日本大百科全書(ニッポニカ) 「ガロア」の意味・わかりやすい解説
ガロア
がろあ
Évariste Galois
(1811―1832)
フランスの数学者。パリの郊外にあるブール・ラ・レーヌに生まれる。12歳のときにパリのリセ(高等中学校)、ルイ・ル・グランに入学し、17歳でエコール・ポリテクニク(理工科大学校)を受験したが不合格となり、母校の高等数学のクラスへ入った。このクラスの数学の教授リシャールLouis Paul Émile Richard(1795―1849)がガロアに大きな影響を与えた。
1829年3月1日、最初の論文を発表し、5月25日にパリ科学アカデミーへ論文を提出した。しかし、この論文は行方不明となっている。論文を科学アカデミーに紹介することを約束していたコーシーが紛失したのである。一方、1829年7月2日に父が自殺し、さらに不幸なことに、エコール・ポリテクニクの試験を再度失敗し、1830年2月に予備学校へ入学した。この学校は8月6日にエコール・ノルマル・シュペリュール(高等師範学校)と改称された。

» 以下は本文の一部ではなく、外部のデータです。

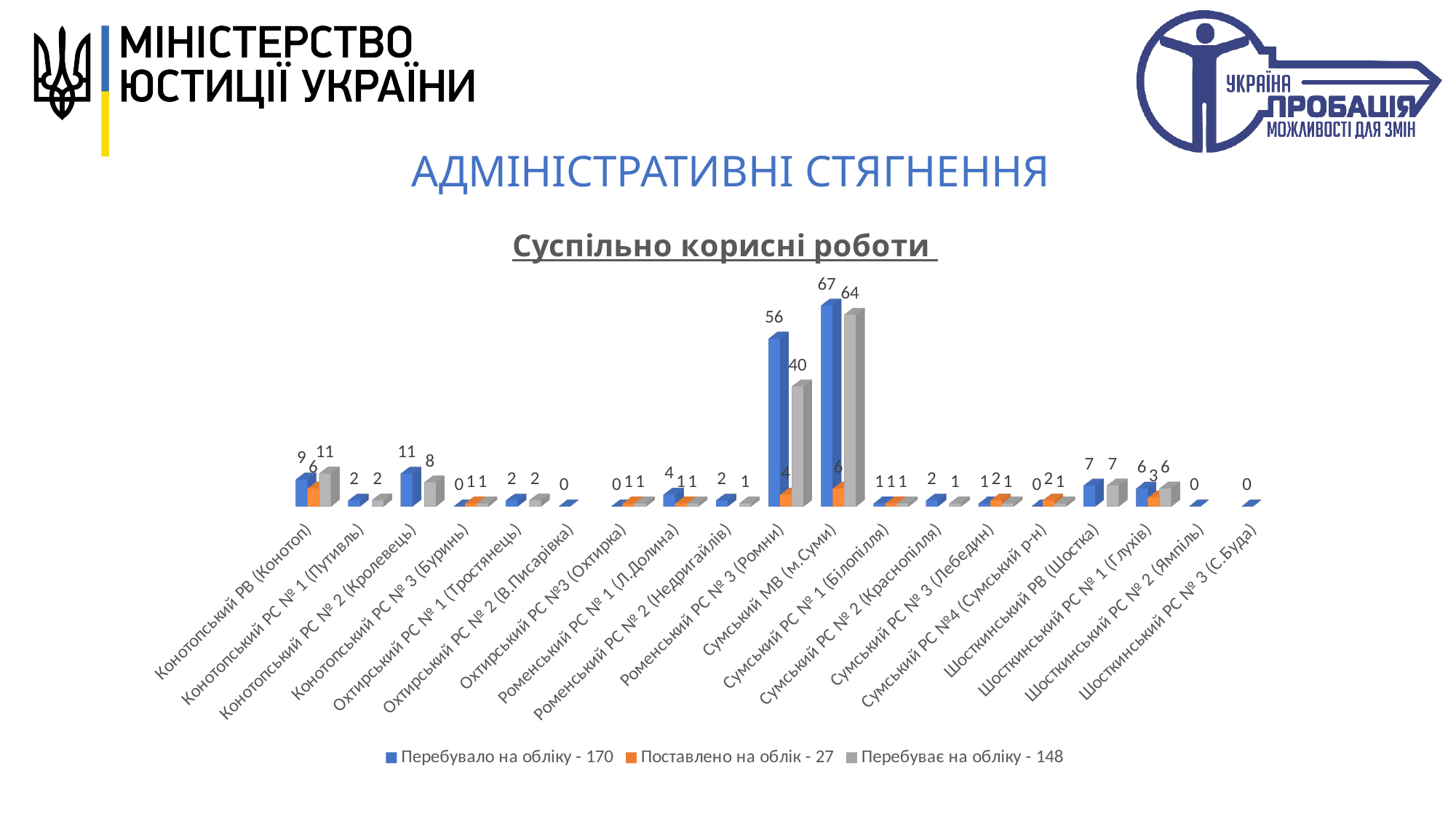
What is the difference between the "Перебувало на обліку" values for Сумський МВ (м.Суми) and Роменський РС № 3 (Ромни)? 11 How many categories (offices) are shown along the x axis of the chart? 19 Which category has the highest value of "Перебувало на обліку"? Сумський МВ (м.Суми) How many series does the legend of the chart list? 3 What is the value of "Перебуває на обліку" for Роменський РС № 3 (Ромни)? 40 What is the difference between the "Перебуває на обліку" values for Сумський МВ (м.Суми) and Роменський РС № 3 (Ромни)? 24 What total is shown in the legend entry for "Поставлено на облік"? 27 For Роменський РС № 3 (Ромни), which is larger: "Перебувало на обліку" or "Перебуває на обліку"? Перебувало на обліку What kind of chart is shown under the title "Суспільно корисні роботи"? Bar chart What is the value of "Перебуває на обліку" for Конотопський РВ (Конотоп)? 11 What is the value of "Перебувало на обліку" for Сумський МВ (м.Суми)? 67 What is the value of "Поставлено на облік" for Сумський МВ (м.Суми)? 6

1830年7月、パリに革命が起こった。それに参加する一方、4月に一つ、6月に二つの論文を書いて、研究への意欲を捨てなかった。「群」の概念を導入し、代数方程式にはそれぞれ置換群が対応し、この群によって、代数方程式の特性を再現しうることを示した。方程式が代数的に解けることと、この方程式に対応する置換群が「可解」であることとは同義であることに着目し、代数方程式の解法の研究を群の研究へ転換して「五次以上の一般な代数方程式は代数的に解くことはできない」ことを証明した論文をパリ科学アカデミーへ提出した。ところがこの論文を審査するために自宅へ持ち帰ったフーリエが急逝し、論文は行方がわからなくなってしまった。これに追い討ちをかけるように、1831年1月3日付けでエコール・ノルマルはガロアを学校から追放した。ガロアの言動は過激になった。そしてこの年の暮れにサント・ペラジ牢獄(ろうごく)につながれる身となったが、1832年3月にコレラがパリに流行したため、同年3月16日に仮出獄となった。しかし、まもなく、決闘を申し込まれるような事件が起こった。親しくしていた女性の婚約者が決闘を挑んだ、と伝えられているが、これもはっきりしない。決闘は5月30日の朝に行われた。武器はピストルで、ガロアの弾は命中せず、相手の一弾はガロアの腹部に命中し、翌日の午前10時に絶命した。決闘の前夜に、親友シュバリエAuguste Chevalier(1809―1868)へ遺書を書いた。大判ノート4枚に書かれた8ページのものであったが、これがガロアの数学を伝える貴重な文献であることがわかったのは、はるか後日(1843)のことである。